CoreOS Test Drive
Vagrant setup
If you follow the CoreOS documentation and try to get a Vagrant cluster up and running - the etcd cluster is not created by default.
After cloning the Vagrant CoreOS repo, cd into the cluster folder and run vagrant up. This will start 3 core-os clusters numbered core-01 to core-03. You can ssh into them by running :
vagrant ssh core-01
In my case the IP addresses of those coreos clusters are:
- core-01: 192.168.65.2
- core-02: 192.168.65.3
- core-03: 192.168.65.4
Etcd cluster
Core-01
etcd -s 192.168.65.2:7001 -cl 0.0.0.0 -c 192.168.65.2:4001 -d nodes/node1 -n node1&
This will start the etcd server (port 7001) and a client (port 4001), store the files (configuration, logs) in nodes/node1 and name it node1. The -cl 0.0.0.0 option is to enable etcd to listen to both internal (0.0.0.0) and external IPs.
Core-02
etcd -s 192.168.65.2:7001 -c 192.168.65.2:4001 -C 192.168.65.3:7001 -d nodes/node2 -n node2&
This is pretty much similar to the parameters passed to etcd on core-01 except the -C option which points to the IP address of core-01
Core-03
etcd -s 192.168.65.4:7001 -cl 0.0.0.0 -c 192.168.65.4:4001 -C 192.168.65.3:7001 -d nodes/node3 -n node3&
Note: Daemonizing the etcd daemons the way I did is definitely not the way to go. I've seen examples where they are executed within a docker container but this will do for a quick test run.

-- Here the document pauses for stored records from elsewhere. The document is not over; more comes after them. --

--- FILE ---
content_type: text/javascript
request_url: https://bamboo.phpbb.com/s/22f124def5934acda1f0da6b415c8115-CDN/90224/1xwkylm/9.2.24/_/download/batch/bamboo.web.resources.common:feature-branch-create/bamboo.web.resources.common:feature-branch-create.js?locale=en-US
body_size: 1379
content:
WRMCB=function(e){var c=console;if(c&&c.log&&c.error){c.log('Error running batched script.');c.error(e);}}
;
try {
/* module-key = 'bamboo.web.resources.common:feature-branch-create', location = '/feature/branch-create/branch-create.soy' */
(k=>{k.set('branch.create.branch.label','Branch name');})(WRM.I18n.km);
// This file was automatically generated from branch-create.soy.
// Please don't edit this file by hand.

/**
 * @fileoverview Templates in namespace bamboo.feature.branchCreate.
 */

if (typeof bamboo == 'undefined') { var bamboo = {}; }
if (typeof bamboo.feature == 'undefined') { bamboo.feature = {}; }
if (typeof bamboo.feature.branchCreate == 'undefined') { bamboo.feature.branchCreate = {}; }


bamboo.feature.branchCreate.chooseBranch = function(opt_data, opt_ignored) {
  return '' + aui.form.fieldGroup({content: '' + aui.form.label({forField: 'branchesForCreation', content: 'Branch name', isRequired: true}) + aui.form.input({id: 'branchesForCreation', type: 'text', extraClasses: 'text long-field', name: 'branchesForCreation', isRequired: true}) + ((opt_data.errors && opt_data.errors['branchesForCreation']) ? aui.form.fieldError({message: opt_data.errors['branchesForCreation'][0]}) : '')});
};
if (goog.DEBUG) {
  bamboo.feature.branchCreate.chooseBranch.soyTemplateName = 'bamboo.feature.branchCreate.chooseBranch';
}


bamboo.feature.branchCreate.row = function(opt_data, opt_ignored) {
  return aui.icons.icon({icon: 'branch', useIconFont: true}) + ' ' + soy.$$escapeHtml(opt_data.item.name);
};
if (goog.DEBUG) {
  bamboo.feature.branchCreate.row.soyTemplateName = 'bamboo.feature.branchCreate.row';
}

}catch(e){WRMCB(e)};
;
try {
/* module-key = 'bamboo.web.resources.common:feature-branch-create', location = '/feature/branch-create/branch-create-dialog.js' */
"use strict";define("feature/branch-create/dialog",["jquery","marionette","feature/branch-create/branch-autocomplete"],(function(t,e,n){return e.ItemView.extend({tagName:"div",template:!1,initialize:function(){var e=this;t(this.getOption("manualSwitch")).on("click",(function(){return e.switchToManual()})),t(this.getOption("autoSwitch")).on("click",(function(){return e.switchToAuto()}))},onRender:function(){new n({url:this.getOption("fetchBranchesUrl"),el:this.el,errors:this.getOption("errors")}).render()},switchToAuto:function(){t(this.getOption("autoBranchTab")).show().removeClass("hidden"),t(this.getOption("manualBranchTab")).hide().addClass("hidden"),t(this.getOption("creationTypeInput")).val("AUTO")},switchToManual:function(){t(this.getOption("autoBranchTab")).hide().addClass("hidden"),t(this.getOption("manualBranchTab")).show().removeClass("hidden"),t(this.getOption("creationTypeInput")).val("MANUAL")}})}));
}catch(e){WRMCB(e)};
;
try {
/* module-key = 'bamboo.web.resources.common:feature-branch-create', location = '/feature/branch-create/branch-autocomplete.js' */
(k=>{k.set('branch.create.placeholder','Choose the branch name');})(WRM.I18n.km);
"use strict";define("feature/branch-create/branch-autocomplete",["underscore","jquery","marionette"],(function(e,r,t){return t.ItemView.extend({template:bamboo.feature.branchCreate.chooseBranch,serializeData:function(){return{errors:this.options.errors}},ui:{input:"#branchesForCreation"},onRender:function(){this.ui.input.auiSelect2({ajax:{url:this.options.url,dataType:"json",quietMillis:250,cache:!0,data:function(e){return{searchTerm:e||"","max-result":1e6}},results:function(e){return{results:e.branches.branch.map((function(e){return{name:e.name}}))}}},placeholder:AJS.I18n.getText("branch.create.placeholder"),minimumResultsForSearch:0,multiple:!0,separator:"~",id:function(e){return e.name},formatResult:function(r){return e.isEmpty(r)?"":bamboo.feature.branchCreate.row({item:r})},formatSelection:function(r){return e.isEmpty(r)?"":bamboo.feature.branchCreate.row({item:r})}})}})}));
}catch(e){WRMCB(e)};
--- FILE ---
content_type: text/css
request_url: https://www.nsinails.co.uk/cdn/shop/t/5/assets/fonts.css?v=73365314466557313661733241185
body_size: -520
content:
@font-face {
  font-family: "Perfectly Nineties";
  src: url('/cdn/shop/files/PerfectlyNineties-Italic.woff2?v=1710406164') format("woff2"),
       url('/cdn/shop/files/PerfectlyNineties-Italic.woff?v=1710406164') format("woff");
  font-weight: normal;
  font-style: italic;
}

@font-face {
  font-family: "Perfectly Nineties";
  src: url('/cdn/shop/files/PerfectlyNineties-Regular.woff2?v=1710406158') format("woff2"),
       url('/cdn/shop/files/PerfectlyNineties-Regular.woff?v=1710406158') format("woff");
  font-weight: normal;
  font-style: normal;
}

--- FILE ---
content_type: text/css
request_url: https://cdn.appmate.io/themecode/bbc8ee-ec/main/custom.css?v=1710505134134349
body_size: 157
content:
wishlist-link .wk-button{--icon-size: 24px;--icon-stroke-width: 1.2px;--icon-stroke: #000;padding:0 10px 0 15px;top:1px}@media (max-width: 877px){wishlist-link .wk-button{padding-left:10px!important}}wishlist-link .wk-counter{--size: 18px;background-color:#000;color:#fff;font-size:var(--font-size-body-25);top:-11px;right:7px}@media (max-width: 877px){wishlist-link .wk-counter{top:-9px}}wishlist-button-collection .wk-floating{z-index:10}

Now you have an etcd cluster. To test that they all see each other you can run:
curl -L http://192.168.65.3:4001/v1/machines
The output should list the three clusters:
http://192.168.65.2:4001
http://192.168.65.3:4001
http://192.168.65.4:4001
Etcd dashboard
You can access the etcd dashboard by pointing your browser to: (on your host machine)
You can now follow the rest of the documentation and publish messages to etcd, read them on all the clusters.